At her family of five’s apartment in New York’s West Village, the creative worked with her landlord to plan out any upgrades and keep future tenants in mind for when her family eventually moves out. Certain additions, like light fixtures, will go with her. Others, like the subway tile, will be left behind for the next resident to enjoy (or they can decide to do their own updates).
“I’ve always decorated my rentals. Even when I was fresh out of college with no budget, that was important to me, so it’s what I prioritized,” Ferney notes of her rationale behind taking up the deposit-friendly challenge. “I definitely broach the subject of making small changes. I ask to send over a proposal and see if the landlord cares if I change it.” Here’s her cheat sheet for renovating a rental kitchen.
Start From the Ground Up
When embarking on the project, Ferney began with the floor. “I didn’t hate the red tile [the apartment] came with when we moved in, but there was a brand-new blue countertop and I couldn’t make it work,” she says. “I knew that just a simple tile was going to be better.” Ferney spoke with the landlord, but they had the uniquely Manhattan challenge of the subway rumbling underneath the building, which occasionally shook the structure and caused the existing tiles to crack. Unfazed, Ferney found an affordable alternative that doubled as a bold-looking base: peel-and-stick tiles in a classic checkerboard. “We did it ourselves in a day and a half with $100,” she says, adding, “We paid for it and said we’d remove it when we left.” (A bit of residue remover, along with a hearty tug, does the trick.)

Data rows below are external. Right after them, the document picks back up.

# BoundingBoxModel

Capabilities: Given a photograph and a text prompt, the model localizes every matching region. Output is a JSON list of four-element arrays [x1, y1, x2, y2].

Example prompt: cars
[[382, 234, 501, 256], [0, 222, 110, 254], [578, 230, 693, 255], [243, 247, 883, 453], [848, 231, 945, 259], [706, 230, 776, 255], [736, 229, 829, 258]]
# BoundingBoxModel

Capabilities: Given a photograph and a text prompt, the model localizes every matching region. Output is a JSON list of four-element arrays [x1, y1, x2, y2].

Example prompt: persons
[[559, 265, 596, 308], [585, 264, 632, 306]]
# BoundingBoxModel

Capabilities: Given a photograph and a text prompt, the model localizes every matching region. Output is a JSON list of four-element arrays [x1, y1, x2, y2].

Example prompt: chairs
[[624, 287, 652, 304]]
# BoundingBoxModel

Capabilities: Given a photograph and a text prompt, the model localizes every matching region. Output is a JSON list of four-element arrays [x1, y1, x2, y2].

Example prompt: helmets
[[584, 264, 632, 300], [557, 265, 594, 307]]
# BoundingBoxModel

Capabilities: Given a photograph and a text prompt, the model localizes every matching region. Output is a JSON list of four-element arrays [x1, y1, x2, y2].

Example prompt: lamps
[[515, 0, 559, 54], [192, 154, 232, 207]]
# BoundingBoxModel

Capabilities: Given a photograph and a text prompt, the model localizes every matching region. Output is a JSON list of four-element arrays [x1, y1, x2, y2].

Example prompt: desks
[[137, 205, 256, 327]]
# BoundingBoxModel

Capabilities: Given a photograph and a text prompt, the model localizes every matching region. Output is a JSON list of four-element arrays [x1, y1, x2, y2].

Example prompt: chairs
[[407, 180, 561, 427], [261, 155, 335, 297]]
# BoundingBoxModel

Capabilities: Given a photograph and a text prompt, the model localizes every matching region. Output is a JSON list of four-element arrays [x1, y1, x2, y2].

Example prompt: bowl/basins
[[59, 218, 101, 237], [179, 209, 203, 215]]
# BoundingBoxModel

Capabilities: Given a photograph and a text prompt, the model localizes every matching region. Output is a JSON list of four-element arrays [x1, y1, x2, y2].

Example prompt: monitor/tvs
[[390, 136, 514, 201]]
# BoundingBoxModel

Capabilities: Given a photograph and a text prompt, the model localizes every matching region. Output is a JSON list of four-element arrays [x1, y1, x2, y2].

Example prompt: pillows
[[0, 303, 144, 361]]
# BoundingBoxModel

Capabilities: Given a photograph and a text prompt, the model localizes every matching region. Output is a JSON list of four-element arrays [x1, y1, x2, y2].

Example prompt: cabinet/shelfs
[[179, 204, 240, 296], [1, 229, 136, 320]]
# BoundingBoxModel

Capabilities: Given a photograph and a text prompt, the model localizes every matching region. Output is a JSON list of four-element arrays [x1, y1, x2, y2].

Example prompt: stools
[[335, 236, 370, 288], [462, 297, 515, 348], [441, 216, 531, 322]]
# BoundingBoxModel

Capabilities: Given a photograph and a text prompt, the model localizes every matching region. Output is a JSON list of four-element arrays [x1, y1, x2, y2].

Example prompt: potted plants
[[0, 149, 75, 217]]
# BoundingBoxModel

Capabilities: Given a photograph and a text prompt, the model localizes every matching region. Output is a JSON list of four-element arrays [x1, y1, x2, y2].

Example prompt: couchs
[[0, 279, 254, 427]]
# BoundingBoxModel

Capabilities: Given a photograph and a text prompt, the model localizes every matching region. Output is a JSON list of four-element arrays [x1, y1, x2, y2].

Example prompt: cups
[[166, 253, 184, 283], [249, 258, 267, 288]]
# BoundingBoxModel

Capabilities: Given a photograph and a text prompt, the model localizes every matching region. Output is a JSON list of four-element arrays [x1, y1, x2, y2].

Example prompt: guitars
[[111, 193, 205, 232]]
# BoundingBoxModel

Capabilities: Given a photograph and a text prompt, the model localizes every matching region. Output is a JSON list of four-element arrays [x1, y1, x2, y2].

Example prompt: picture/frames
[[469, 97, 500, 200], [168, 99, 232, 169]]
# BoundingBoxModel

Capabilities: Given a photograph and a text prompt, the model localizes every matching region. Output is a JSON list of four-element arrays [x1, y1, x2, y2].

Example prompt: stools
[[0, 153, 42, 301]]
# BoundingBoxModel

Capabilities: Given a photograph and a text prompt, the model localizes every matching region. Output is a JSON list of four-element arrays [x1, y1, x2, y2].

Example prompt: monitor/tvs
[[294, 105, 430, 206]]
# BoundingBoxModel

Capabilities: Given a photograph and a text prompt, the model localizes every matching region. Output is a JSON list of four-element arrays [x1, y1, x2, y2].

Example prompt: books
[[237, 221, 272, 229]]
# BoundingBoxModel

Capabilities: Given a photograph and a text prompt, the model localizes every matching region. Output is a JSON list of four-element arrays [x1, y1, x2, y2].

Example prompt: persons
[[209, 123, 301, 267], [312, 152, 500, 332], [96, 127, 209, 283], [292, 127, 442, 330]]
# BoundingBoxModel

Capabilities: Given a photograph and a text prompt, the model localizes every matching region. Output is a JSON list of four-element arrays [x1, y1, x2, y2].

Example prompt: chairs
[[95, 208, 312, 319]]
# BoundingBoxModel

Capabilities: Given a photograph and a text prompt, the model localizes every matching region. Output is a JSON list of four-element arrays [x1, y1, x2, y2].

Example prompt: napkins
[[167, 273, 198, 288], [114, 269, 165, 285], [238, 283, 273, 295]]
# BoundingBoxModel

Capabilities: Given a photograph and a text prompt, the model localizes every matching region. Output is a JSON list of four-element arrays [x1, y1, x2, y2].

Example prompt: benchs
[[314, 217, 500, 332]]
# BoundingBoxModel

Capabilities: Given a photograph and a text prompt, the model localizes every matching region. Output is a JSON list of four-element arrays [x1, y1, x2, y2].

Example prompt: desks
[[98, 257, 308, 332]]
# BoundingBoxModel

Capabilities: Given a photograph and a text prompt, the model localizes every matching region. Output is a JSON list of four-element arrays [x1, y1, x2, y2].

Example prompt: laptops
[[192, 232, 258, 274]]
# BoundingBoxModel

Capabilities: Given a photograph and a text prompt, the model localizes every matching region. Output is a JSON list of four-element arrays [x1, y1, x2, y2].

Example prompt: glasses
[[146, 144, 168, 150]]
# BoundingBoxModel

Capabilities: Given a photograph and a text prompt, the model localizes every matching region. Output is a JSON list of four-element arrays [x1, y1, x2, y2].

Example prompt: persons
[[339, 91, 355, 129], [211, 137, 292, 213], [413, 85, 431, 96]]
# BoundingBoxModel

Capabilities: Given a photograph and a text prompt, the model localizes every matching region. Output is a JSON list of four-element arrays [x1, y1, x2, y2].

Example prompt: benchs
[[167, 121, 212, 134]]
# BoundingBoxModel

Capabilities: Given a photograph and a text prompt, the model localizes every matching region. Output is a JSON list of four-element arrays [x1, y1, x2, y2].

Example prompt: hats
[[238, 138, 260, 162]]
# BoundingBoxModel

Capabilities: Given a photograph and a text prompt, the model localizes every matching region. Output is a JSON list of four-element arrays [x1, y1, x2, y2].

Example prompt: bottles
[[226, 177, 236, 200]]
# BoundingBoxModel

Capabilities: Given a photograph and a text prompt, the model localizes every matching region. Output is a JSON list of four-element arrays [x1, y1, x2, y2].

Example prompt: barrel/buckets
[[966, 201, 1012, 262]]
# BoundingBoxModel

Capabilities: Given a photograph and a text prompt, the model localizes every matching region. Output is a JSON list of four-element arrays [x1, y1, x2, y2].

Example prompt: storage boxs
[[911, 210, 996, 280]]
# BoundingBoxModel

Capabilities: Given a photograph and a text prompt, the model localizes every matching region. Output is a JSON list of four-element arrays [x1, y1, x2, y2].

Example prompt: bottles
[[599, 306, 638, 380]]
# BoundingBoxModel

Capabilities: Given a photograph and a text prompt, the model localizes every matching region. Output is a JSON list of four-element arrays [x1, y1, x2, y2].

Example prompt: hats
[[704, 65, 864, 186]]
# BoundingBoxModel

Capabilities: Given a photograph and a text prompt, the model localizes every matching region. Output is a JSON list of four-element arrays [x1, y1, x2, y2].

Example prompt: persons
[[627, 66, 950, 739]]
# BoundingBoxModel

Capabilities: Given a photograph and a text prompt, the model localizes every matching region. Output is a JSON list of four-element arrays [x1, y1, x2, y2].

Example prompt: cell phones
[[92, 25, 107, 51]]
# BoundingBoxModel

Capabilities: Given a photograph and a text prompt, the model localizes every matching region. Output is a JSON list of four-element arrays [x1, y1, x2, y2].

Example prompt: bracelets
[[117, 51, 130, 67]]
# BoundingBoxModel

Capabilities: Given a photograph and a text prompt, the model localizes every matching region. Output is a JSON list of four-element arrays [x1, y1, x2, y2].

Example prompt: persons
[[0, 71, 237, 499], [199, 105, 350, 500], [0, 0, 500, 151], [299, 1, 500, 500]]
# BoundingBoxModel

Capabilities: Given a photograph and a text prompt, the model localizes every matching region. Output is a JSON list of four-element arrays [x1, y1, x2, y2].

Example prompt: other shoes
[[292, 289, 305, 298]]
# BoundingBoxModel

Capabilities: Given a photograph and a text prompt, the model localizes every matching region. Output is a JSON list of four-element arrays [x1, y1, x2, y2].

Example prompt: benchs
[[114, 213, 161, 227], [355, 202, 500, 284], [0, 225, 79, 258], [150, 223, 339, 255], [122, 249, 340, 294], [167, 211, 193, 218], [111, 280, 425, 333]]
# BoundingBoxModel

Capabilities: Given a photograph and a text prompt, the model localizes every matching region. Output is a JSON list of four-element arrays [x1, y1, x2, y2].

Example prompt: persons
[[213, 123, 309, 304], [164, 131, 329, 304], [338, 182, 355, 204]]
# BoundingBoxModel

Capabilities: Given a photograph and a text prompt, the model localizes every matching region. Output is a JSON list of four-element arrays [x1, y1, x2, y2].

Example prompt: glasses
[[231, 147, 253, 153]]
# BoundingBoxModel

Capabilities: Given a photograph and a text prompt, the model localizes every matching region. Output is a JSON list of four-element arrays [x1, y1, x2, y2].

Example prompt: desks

Timeless Designs Are Easy to Approve
A backsplash was the next step in the process. Ferney chose an inexpensive white subway tile that would look fresh long after she and her family someday moved out. Having that timeless aesthetic was also part of her negotiation strategy. “Nine times out of 10, [landlords] are fine to make changes. Especially since I’m not picking very edgy designs,” she explains. Another clincher: storing the upper cabinets in the building’s basement, which could then be reinstalled on top of the tile, if desired, when the Ferneys leave.
The Right Lighting Transforms a Space
Choosing lighting that best suits an environment can be tricky, Ferney admits. After getting approval to replace the room’s existing lights, which “felt much too small,” she employed a simple trick: “We made paper cutouts of the different sizes of lights and tested them for proportions. It was easy to pick which one would be right.” Now farmhouse-style sconces line one wall and brass pendant lamps add warmth above the counter.
Practical Appliances Can Look Great, Too
“The oven we moved in with was already on its last legs,” recalls Ferney. She coordinated with her landlord on a replacement model and took advantage of the situation to align with the new style of the room—plus she offered to pay part of the cost in order to get a nicer unit. She scored an Ilve design at Wayfair for under $5,000, which fit the budget. And really, everyone wins: Higher-quality appliances mean higher value when it’s time to rent out the listing again.
Communal Countertops Help Gather People
Ferney brought in a narrow table to act as a makeshift counter, which now serves as a gathering place for her children to have a snack and hang out in the morning. “The kitchen is quite large, which is great, but it’s not as functional with kids,” she notes. “The low-maintenance option was to build a skinny, console-shaped table. It allows everyone a place to eat and we have 90 percent of our meals there.”
Open Shelving Keeps Everything Organized
With three kids, an open shelving plan may sound like a lot to keep under control. For Ferney, though, it was the perfect option to showcase pieces she loves while keeping clunkier objects and pots and pans out of site. While the closed cabinets below hold the bulk of the appliances, gadgets, and less aesthetically pleasing kids’ stuff, the open shelves allow for easy access to the handful of items that get used the most—glassware, plates, and more. “I’m really pragmatic with how we use the space,” says Ferney. Judging by her approach to renovating a rental, we’d agree.